Hadoop Security Guide
Also available as:
PDF
loading table of contents...

Hadoop and Kerberos Principals

Each service and sub-service in Hadoop must have its own principal. A principal name in a given realm consists of a primary name and an instance name, in this case the instance name is the FQDN of the host that runs that service. As services do not log in with a password to acquire their tickets, their principal's authentication credentials are stored in a keytab file, which is extracted from the Kerberos database and stored locally in a secured directory with the service principal on the service component host.

Principals and Keytabs

Principal and Keytab Naming Conventions

Asset

Convention

Example

Principals

$service_component_name/$FQDN@EXAMPLE.COM

nn/c6401.ambari.apache.org@EXAMPLE.COM

Keytabs

$service_component_abbreviation.service.keytab

/etc/security/keytabs/nn.service.keytab

[Note]Note

In addition to the Hadoop Service Principals, Ambari itself also requires a set of Ambari Principals to perform service “smoke” checks and alert health checks. Keytab files for the Ambari, or headless, principals reside on each cluster host, just as keytab files for the service principals.

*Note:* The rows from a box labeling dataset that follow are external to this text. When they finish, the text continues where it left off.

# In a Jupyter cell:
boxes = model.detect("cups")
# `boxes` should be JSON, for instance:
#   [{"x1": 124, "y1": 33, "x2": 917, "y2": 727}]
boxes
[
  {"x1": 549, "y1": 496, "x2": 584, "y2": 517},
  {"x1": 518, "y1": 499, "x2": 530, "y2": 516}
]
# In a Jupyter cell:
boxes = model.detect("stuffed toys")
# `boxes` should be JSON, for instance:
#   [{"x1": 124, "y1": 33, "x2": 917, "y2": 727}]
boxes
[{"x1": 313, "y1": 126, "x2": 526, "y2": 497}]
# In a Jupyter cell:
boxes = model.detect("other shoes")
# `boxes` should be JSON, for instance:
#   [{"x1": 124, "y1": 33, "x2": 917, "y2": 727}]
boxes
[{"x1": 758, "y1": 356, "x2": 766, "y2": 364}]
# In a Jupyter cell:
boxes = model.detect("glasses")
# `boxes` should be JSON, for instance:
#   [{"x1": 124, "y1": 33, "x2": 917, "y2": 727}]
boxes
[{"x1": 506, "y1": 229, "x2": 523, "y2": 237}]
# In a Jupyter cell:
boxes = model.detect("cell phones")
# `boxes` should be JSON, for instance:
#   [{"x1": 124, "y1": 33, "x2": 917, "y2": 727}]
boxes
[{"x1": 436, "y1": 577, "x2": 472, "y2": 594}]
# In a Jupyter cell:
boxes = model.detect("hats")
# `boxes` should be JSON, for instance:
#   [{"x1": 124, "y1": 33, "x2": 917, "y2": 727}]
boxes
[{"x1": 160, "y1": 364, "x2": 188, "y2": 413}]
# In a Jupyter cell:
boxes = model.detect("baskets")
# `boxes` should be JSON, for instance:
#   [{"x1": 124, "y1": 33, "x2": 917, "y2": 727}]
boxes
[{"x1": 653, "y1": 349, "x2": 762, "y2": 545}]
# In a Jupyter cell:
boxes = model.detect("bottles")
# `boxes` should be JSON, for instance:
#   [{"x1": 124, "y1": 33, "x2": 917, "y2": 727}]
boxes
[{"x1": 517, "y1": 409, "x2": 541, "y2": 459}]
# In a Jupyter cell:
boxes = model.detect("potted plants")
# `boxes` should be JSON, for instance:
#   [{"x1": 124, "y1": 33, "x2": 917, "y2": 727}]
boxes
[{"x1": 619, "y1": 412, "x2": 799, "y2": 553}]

Notice in the preceding example the primary name for each service principal. These primary names, such as nn or hive for example, represent the NameNode or Hive service, respectively. Each primary name has appended to it the instance name, the FQDN of the host on which it runs. This convention provides a unique principal name for services that run on multiple hosts, like DataNodes and NodeManagers. Adding the host name serves to distinguish, for example, a request from DataNode A from a request from DataNode B. This is important for the following reasons:

  • Compromised Kerberos credentials for one DataNode do not automatically lead to compromised Kerberos credentials for all DataNodes.

  • If multiple DataNodes have exactly the same principal and are simultaneously connecting to the NameNode, and if the Kerberos authenticator being sent happens to have same timestamps, then the authentication is rejected as a replay request.